Two senior Saudi princes held an unusual town hall meeting on Sunday with representatives of the kingdom's foreign population to discuss security fears after two months of terror attacks that killed about 30 foreigners.
Participants later said that the meeting of about 50 diplomats and executives of foreign companies and Prince Saud al-Faisal, the foreign minister, and Prince Muhammad al-Nayef, the top anti-terrorism official at the Interior Ministry, was marked more by cordial diplomacy than a hard-headed look at the threat.
"I think it was a wonderful first step," said Georgene Wade, a senior administrator at the American International School of Jidda, "but the audience glossed over the severity of the problem."
She noted that several senior American executives did not tell the princes that their companies had ordered the families of their employees out of the country.
At a brief news conference after the session, which lasted two hours, US Ambassador James Oberwetter said the topics included a need for better training and equipment for Saudi security forces, better security at some com-pounds, more information from the Interior Ministry about threats and attacks, and some means for foreigners to contact Saudi security forces directly in an emergency.
"Many expatriates are going to stay and want to stay, but they are concerned about their security, and they are concerned about their quality of life," Oberwetter said.
But others said that the corporate chiefs, presented with a rare opportunity to air their grievances to two such senior royal figures, used the meeting to focus on lesser problems like the bureaucratic hurdles required to obtain employment visas.
One subject touched on, but not delved into, was whether there should be armed guards inside the gated residential compounds where most Westerners live, and which terrorists have chosen as their targets.

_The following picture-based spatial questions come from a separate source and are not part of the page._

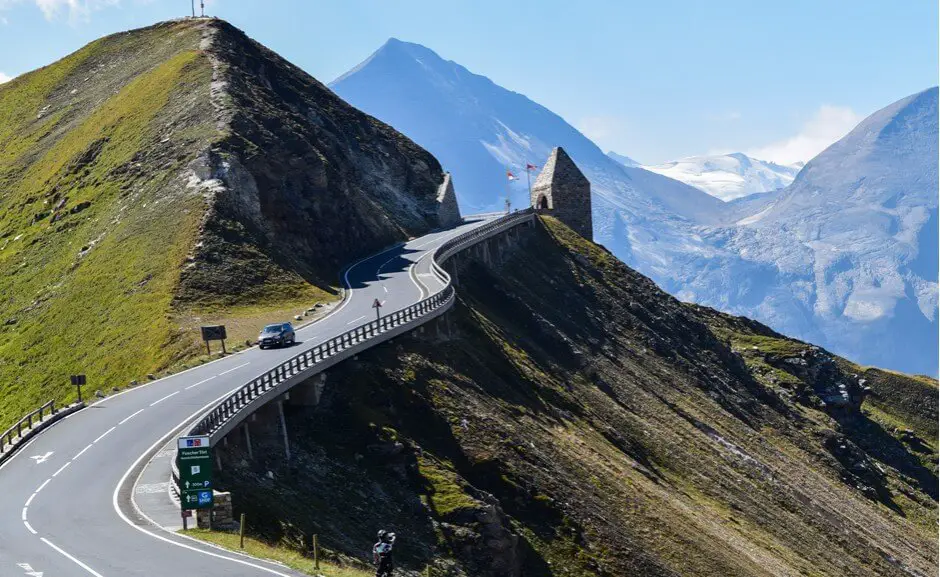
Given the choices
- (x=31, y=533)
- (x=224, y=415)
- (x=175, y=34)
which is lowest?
(x=31, y=533)

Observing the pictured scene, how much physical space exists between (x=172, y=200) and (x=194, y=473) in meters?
63.9

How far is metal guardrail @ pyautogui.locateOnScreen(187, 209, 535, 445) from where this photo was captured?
132ft

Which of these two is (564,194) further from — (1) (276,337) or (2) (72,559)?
(2) (72,559)

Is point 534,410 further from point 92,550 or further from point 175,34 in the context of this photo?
point 175,34

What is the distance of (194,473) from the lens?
3275cm

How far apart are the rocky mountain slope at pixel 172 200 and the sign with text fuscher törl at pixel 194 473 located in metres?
32.1

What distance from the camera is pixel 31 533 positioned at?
32.2m

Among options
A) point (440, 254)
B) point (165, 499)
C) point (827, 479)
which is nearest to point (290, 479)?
point (165, 499)

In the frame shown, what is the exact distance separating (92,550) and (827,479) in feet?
273

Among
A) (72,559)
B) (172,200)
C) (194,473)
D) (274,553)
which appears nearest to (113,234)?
(172,200)

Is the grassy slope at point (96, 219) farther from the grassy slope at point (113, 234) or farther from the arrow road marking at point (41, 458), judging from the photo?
the arrow road marking at point (41, 458)

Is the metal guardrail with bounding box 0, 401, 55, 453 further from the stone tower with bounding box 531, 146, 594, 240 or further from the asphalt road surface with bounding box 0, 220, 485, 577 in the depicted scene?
the stone tower with bounding box 531, 146, 594, 240

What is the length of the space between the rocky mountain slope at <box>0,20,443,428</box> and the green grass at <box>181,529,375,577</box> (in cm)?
3288

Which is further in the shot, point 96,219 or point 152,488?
point 96,219
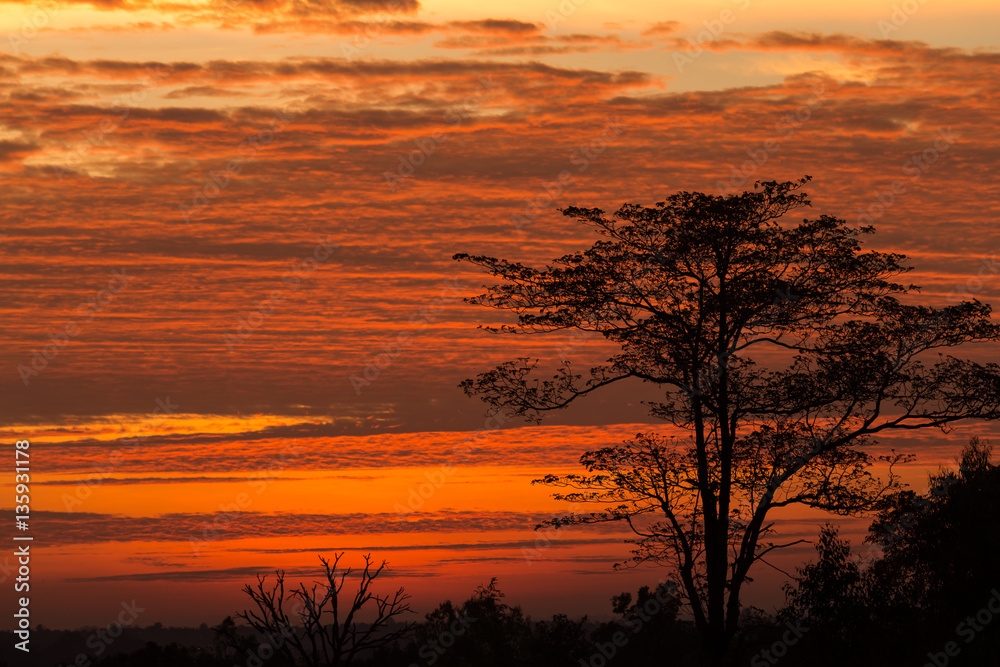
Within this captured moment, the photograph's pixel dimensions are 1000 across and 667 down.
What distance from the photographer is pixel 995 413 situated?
24000 millimetres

Although the perimeters are often guarded by the National Guard, security inside is usually provided by unarmed foreign civilians.
Last week the interior minister, Prince Nayef bin Abdel Aziz, suggested that people from other countries would be allowed to apply for gun permits. But Saud made it clear that any armed guards would have to be Saudi.

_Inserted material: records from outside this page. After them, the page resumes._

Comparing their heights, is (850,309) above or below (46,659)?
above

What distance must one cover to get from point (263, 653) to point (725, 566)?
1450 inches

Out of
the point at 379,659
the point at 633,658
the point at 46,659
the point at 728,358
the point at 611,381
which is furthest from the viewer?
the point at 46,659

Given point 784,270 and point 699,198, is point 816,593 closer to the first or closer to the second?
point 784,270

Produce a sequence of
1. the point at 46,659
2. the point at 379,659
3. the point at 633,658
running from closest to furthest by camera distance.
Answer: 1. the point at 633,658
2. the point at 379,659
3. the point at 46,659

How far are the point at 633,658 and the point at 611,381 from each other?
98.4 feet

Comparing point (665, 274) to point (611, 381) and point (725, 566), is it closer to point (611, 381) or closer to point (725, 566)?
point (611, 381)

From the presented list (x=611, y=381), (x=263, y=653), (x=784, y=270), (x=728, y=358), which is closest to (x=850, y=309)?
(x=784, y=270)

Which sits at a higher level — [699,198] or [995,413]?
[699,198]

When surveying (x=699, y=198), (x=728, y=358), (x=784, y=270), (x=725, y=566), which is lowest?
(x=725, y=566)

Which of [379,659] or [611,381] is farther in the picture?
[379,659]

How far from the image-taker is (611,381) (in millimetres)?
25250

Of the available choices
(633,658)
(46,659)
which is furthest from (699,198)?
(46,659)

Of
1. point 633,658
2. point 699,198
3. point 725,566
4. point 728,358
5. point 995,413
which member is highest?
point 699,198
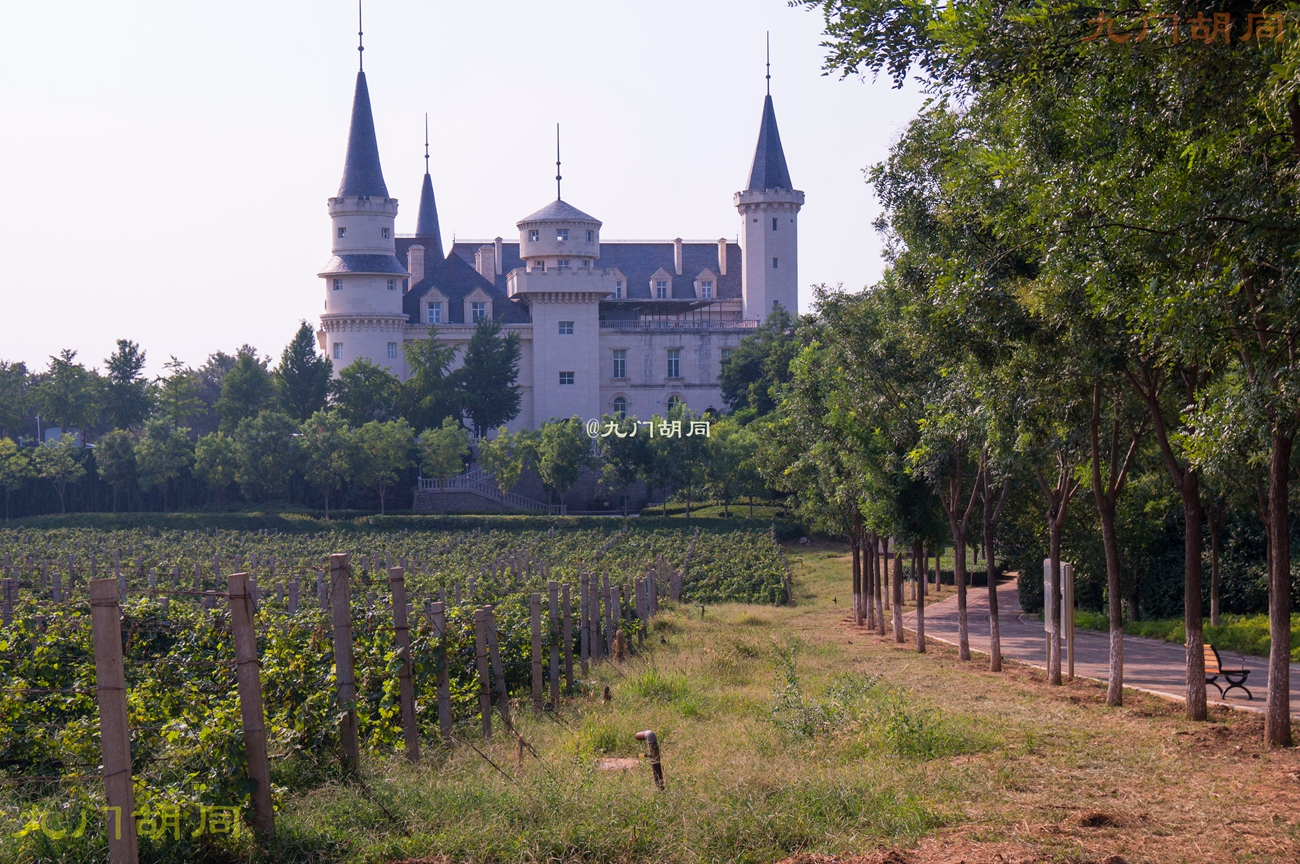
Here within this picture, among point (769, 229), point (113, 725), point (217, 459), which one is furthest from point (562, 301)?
point (113, 725)

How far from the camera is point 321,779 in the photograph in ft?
24.3

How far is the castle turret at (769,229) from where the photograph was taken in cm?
7650

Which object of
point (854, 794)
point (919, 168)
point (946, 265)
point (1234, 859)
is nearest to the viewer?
point (1234, 859)

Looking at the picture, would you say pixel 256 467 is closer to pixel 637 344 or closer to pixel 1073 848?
pixel 637 344

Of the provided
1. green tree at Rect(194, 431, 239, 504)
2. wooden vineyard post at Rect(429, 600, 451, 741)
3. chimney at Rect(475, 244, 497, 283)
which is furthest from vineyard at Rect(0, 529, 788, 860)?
chimney at Rect(475, 244, 497, 283)

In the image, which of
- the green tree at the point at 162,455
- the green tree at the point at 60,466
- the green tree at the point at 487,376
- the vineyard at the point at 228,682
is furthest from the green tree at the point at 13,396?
the vineyard at the point at 228,682

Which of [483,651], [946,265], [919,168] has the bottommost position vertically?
[483,651]

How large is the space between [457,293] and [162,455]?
27309 mm

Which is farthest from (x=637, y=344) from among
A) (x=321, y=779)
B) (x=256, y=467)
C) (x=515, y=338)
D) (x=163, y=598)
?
(x=321, y=779)

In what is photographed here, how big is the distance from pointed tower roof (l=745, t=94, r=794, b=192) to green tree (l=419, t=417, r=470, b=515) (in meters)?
29.1

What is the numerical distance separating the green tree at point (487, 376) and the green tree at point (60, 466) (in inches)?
827

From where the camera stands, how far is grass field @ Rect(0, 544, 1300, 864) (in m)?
6.36

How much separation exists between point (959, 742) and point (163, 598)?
14.2 m

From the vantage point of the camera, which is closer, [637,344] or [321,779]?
[321,779]
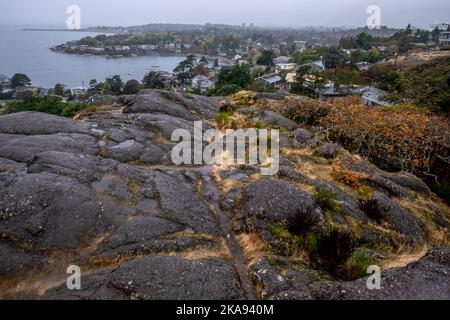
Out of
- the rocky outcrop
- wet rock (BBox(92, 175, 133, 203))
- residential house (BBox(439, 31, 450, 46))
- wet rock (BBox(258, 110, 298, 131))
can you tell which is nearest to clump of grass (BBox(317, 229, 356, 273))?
the rocky outcrop

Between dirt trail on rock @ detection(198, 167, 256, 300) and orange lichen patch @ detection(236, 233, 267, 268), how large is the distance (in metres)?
0.10

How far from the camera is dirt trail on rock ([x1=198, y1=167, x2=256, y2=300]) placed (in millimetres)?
6550

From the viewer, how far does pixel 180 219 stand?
26.7 feet

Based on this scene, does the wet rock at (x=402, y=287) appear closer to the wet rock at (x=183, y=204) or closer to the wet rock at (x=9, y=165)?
the wet rock at (x=183, y=204)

Foreign workers are often skeptical of how committed Saudi guards will be to protecting a Western lifestyle in compounds where, for example, women often ride bicycles in shorts, unlike the Saudi women who are normally enveloped in a black shroud.
Several executives stressed that the kingdom risks losing its foreign workers if it does not maintain this kind of life while fighting terrorism. They said Saud acknowledged the problem by saying the Saudi government had yet to find the fine line between making sure Westerners felt secure and curtailing any of their freedoms.
Saud, speaking at the news conference, said he took from the meeting a strong sense that foreigners want to remain.
"It is poignant to know that all of the questions that were asked by the expatriate community were questions dealing with how they can stay, not what reasons they have to leave," he said.
It is difficult to gauge the size of the exodus that might follow the recent attacks, given that many foreigners leave the country each year to escape the Saudi summer. But one indication that many foreign workers will not be coming back is the booming business at moving companies in cities like Khobar, where 22 people, most of them foreigners, were killed in a terrorist attack on two businesses and a residential compound on May 29.
Badrudeen Mousa, the manager at Four Winds Saudi Arabia Ltd in nearby Dammam said that last year at this time his company was moving five or six families a week. Now the company is moving 28 families a week, the most it can handle.
Most of the families are relocating to nearby Bahrain. Some families are so eager to get out that they are not even waiting around for the packers, just tossing the movers the keys and asking them to handle everything.